Sunday, November 13, 2011

But What If Life's Hard?

If it were up to me, I might just leave our TV on the Discovery Channel.  After all, that’s where you can find MythBusters, and Dirty Jobs with Mike Rowe; Cash Cab and Dual Survival.  It’s the home of Shark Week, and that annual extravaganza of mechanization and mayhem, Punkin’ Chunkin’.

Of course, if we left the TV on Discovery then we’d miss out on some other family favorites – Good Luck Charley, iCarly, Phinneas and Ferb, Spongebob, and the kitty half-time show during the Puppy Bowl.  (Not to mention SyFy’s Eureka  and, okay I’ll cop to it, FOX’s American Idol.)
Why am I telling you all of this?  I’ve been referring a lot lately to the teachings of the Vietnamese Buddhist monk Thich Nhat Hanh.  I’m going to do so here again.  As anyone who knows his teachings can tell you, Thich Nhat Hanh puts a great deal of emphasis on smiling as a spiritual practice.  He has said, as do most Zen teachers, that it’s essential to put in two daily practice sessions of at least twenty minutes each.  He has also said, however, that if one can’t manage to do that that one session is better than nothing.  And if you can’t manage one twenty minute session each day, then you should aim for ten.  If even that’s impossible, then try and take five real breaths at some point during the day.  And if you can’t do even that, then try to smile one fully authentic and aware smile before getting out of bed.

○ ○ ○ ○

== GIVEN INSTRUCTION A ==
Which lines of the records below contain the string "camera"? List each of those lines in full, treating uppercase and lowercase as different.

== Collected data ==
○ ○ ○ ○

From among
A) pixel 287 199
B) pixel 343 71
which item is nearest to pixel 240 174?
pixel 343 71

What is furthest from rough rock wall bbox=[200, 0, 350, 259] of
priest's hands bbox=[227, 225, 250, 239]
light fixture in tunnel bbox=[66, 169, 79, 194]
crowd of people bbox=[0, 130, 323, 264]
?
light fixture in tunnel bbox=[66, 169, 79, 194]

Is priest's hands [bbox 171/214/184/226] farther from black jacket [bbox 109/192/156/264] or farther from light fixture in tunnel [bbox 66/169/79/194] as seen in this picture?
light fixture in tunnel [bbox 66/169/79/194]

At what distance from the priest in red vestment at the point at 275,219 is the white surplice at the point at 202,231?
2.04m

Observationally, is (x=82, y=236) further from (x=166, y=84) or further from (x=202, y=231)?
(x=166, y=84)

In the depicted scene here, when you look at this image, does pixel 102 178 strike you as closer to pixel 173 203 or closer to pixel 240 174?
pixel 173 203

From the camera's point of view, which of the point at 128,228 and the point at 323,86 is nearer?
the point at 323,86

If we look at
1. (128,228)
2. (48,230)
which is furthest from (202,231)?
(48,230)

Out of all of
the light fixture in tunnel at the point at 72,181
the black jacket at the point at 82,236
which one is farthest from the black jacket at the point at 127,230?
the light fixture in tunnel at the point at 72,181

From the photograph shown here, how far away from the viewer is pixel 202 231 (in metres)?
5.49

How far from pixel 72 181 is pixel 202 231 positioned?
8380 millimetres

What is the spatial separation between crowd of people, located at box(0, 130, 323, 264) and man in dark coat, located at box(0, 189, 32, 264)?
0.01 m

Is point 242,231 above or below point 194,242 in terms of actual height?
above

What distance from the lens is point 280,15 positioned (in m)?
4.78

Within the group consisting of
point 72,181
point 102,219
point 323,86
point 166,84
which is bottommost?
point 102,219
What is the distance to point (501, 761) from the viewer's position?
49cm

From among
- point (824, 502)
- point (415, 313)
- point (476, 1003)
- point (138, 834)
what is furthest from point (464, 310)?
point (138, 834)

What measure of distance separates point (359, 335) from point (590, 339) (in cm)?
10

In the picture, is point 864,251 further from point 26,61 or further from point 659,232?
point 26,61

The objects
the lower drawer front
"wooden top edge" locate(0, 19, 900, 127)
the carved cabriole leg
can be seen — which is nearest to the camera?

○ ○ ○ ○

== GIVEN INSTRUCTION B ==
Reproduce the blog post about television and Thich Nhat Hanh's smiling practice, shown above, word for word and in its entirety.

== PROBLEM SOLUTION A ==
From the camera's point of view, which of the point at 128,228 and the point at 323,86 is nearer?
can be seen — which is nearest to the camera?

== PROBLEM SOLUTION B ==
Sunday, November 13, 2011

But What If Life's Hard?

If it were up to me, I might just leave our TV on the Discovery Channel.  After all, that’s where you can find MythBusters, and Dirty Jobs with Mike Rowe; Cash Cab and Dual Survival.  It’s the home of Shark Week, and that annual extravaganza of mechanization and mayhem, Punkin’ Chunkin’.

Of course, if we left the TV on Discovery then we’d miss out on some other family favorites – Good Luck Charley, iCarly, Phinneas and Ferb, Spongebob, and the kitty half-time show during the Puppy Bowl.  (Not to mention SyFy’s Eureka  and, okay I’ll cop to it, FOX’s American Idol.)
Why am I telling you all of this?  I’ve been referring a lot lately to the teachings of the Vietnamese Buddhist monk Thich Nhat Hanh.  I’m going to do so here again.  As anyone who knows his teachings can tell you, Thich Nhat Hanh puts a great deal of emphasis on smiling as a spiritual practice.  He has said, as do most Zen teachers, that it’s essential to put in two daily practice sessions of at least twenty minutes each.  He has also said, however, that if one can’t manage to do that that one session is better than nothing.  And if you can’t manage one twenty minute session each day, then you should aim for ten.  If even that’s impossible, then try and take five real breaths at some point during the day.  And if you can’t do even that, then try to smile one fully authentic and aware smile before getting out of bed.